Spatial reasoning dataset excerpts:
---+---

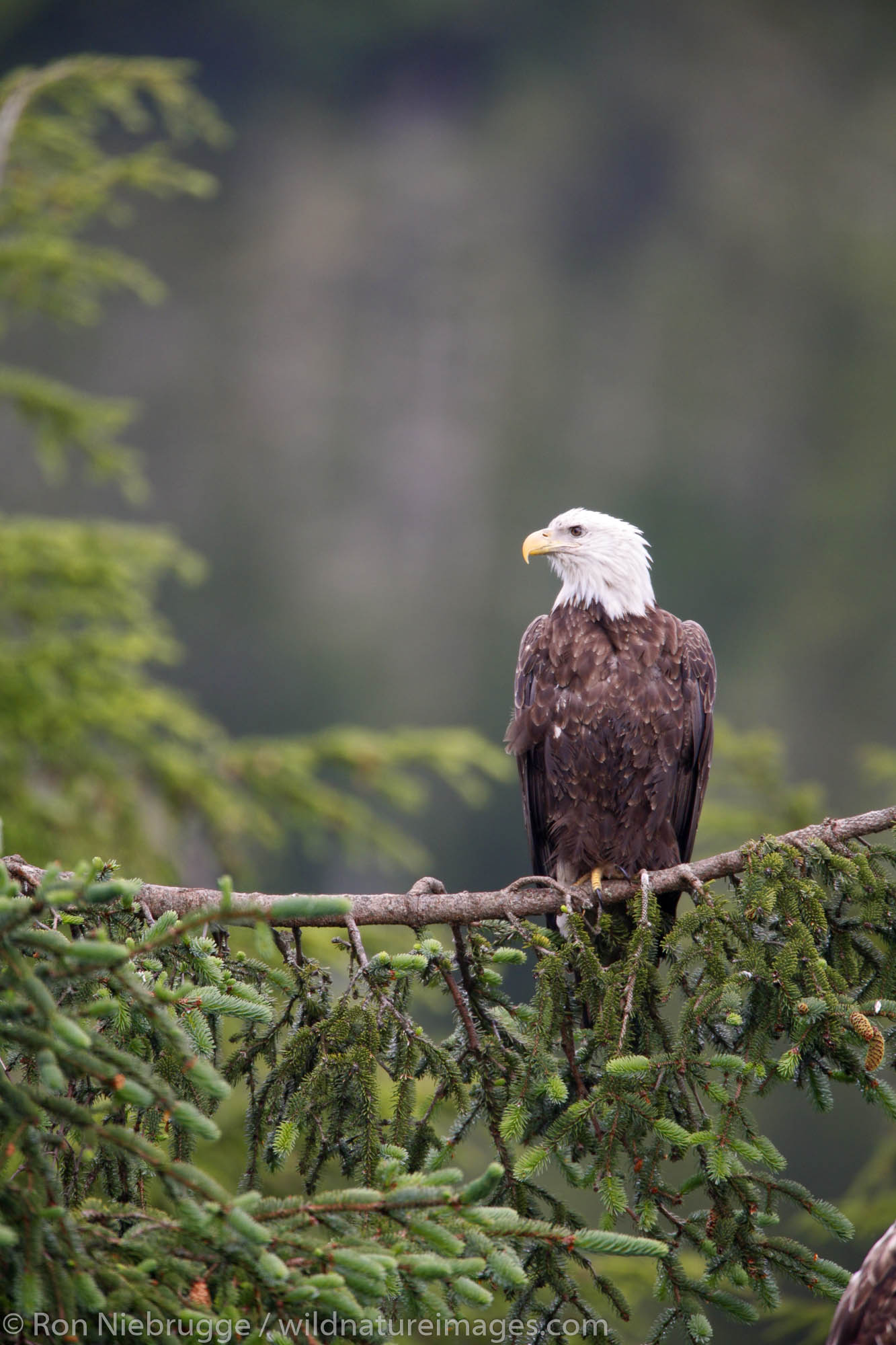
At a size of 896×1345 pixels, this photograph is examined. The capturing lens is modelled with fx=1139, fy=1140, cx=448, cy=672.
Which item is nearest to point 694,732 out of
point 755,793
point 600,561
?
point 600,561

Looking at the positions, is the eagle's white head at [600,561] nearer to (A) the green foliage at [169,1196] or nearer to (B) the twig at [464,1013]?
(B) the twig at [464,1013]

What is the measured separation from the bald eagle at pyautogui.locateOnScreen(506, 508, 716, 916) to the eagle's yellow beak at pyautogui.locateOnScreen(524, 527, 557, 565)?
58mm

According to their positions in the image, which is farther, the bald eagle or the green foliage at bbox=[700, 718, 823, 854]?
the green foliage at bbox=[700, 718, 823, 854]

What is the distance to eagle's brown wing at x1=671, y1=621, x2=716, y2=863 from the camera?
10.6 ft

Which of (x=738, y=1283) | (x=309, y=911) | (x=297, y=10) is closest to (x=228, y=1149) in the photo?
(x=738, y=1283)

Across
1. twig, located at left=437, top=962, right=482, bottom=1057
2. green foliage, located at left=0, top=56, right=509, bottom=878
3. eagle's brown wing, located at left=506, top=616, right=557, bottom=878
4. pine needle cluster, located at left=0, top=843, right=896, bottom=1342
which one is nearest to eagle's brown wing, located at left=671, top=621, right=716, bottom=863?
eagle's brown wing, located at left=506, top=616, right=557, bottom=878

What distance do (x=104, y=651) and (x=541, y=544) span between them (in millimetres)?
1932

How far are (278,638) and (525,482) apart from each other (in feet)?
30.7

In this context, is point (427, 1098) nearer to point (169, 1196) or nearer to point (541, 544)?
point (169, 1196)

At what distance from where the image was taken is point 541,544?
348 centimetres

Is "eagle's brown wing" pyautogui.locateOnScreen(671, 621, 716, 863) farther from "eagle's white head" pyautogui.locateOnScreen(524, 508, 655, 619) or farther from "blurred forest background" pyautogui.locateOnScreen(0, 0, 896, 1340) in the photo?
"blurred forest background" pyautogui.locateOnScreen(0, 0, 896, 1340)

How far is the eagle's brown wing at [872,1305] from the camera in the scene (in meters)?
1.86

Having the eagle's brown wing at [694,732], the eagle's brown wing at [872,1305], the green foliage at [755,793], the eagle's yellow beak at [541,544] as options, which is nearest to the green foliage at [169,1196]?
the eagle's brown wing at [872,1305]

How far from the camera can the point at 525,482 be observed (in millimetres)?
34312
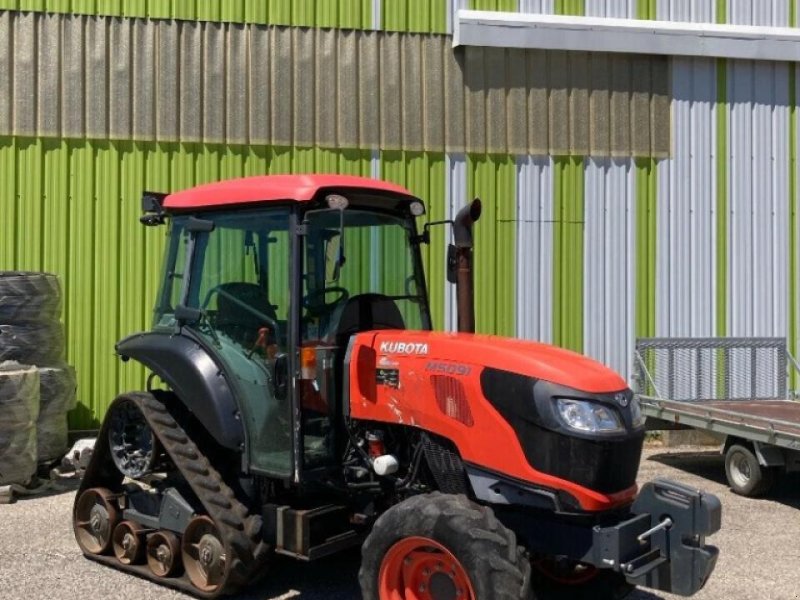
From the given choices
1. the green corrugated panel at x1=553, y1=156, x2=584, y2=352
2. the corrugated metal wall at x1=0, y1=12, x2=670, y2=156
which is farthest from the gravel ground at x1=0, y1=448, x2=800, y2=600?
the corrugated metal wall at x1=0, y1=12, x2=670, y2=156

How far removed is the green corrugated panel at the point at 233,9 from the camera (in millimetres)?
9828

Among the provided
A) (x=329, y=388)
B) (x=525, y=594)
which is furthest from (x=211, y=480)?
(x=525, y=594)

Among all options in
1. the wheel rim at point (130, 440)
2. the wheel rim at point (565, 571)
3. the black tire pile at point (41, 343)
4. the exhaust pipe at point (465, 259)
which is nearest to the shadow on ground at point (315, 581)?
the wheel rim at point (565, 571)

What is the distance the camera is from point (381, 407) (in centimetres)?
508

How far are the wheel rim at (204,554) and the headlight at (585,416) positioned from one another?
2.11 m

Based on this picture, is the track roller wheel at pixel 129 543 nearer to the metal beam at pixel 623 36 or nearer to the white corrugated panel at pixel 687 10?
the metal beam at pixel 623 36

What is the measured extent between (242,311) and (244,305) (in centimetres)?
4

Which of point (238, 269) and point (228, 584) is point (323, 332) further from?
point (228, 584)

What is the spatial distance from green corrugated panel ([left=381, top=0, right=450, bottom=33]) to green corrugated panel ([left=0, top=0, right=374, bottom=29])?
82mm

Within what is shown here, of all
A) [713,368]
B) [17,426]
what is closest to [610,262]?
[713,368]

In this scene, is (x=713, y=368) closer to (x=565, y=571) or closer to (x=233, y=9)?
(x=565, y=571)

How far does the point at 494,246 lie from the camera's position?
10680 millimetres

---+---

PROBLEM => Format the material, starting with the line containing "At what distance" and going on through the line containing "348 centimetres", as a two-column CSV with the headers text and answer. Give one row for each text with its answer, put every value in a quoted field, and replace line breaks with spaces.

WRITTEN RESPONSE =>
text,answer
"At what distance from where the image was taken is point 541,544?","348 centimetres"